Passage shown —
13 See Criminal Procedure Act 2011, s 120.
Respondents’ submissions
[10] Mr Smit, for the respondents, submits that despite the procedural imperfections, the charges brought by the appellant lacked evidential sufficiency and were essentially an attempt to re-litigate a civil matter.
[11] Judge Hix determined that the various charging documents filed by the appellant would not be accepted for filing pursuant to ss 26(3) of the CPA as they lacked a sufficient evidential foundation. The charges were also dismissed pursuant to s 147 of the Act.
[12] At the same time the appellant filed charges against the respondents, he was also appealing a Tenancy Tribunal decision to the District Court. The appeal was largely on the same grounds that the private prosecution was based on. Counsel noted that the appellant has also appealed the civil court’s decision to the High Court and that this re-litigation in different jurisdictions was part of the basis for Judge Hix’s decision to not accept the filing of the charges as he saw it as an abuse of process.
Issues
[13]There are three issues for determination:
(i)What is the status of the private prosecution under s 26?
(ii)Can Mr Chen appeal the s 147 decision?
(iii)Is the private prosecution an abuse of process?
What is the status of the private prosecution under s 26?
[14]Section 26 of the CPA states:
26 Private prosecutions
(1) If a person who is proposing to commence a private prosecution seeks to file a charging document, the Registrar may—
(a)accept the charging document for filing; or
(b)refer the matter to a District Court Judge for a direction that the person proposing to commence the proceeding file formal statements, and the exhibits referred to in those statements, that form the evidence that the person proposes to call at trial or such part of that evidence that the person considers is sufficient to justify a trial.
(2) The Registrar must refer formal statements and exhibits that are filed in accordance with subsection (1)(b) to a District Court Judge, who must determine whether the charging document should be accepted for filing.
(3) A Judge may issue a direction that a charging document must not be accepted for filing if he or she considers that—
(a)the evidence provided by the proposed private prosecutor in accordance with subsection (1)(b) is insufficient to justify a trial; or
(b)the proposed prosecution is otherwise an abuse of process.

Dataset content —
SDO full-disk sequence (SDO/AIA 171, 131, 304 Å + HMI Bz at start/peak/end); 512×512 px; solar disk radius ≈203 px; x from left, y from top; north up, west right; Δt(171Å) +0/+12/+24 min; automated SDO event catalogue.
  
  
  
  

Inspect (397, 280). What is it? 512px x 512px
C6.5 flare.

Short exercise 1 — Update the judgment excerpt starting with "[11] Judge Hix" and going on through "(i)What is the status of the private prosecution under s 26?", replacing "Tenancy Tribunal" with "Disputes Tribunal".
Short exercise 2 — List every issue for determination that the judgment excerpt sets out.
Work only from the judgment excerpt.

Exercise response 1 —
[11] Judge Hix determined that the various charging documents filed by the appellant would not be accepted for filing pursuant to ss 26(3) of the CPA as they lacked a sufficient evidential foundation. The charges were also dismissed pursuant to s 147 of the Act.
[12] At the same time the appellant filed charges against the respondents, he was also appealing a Disputes Tribunal decision to the District Court. The appeal was largely on the same grounds that the private prosecution was based on. Counsel noted that the appellant has also appealed the civil court’s decision to the High Court and that this re-litigation in different jurisdictions was part of the basis for Judge Hix’s decision to not accept the filing of the charges as he saw it as an abuse of process.
Issues
[13]There are three issues for determination:
(i)What is the status of the private prosecution under s 26?

Exercise response 2 —
- What is the status of the private prosecution under s 26?
- Can Mr Chen appeal the s 147 decision?
- Is the private prosecution an abuse of process?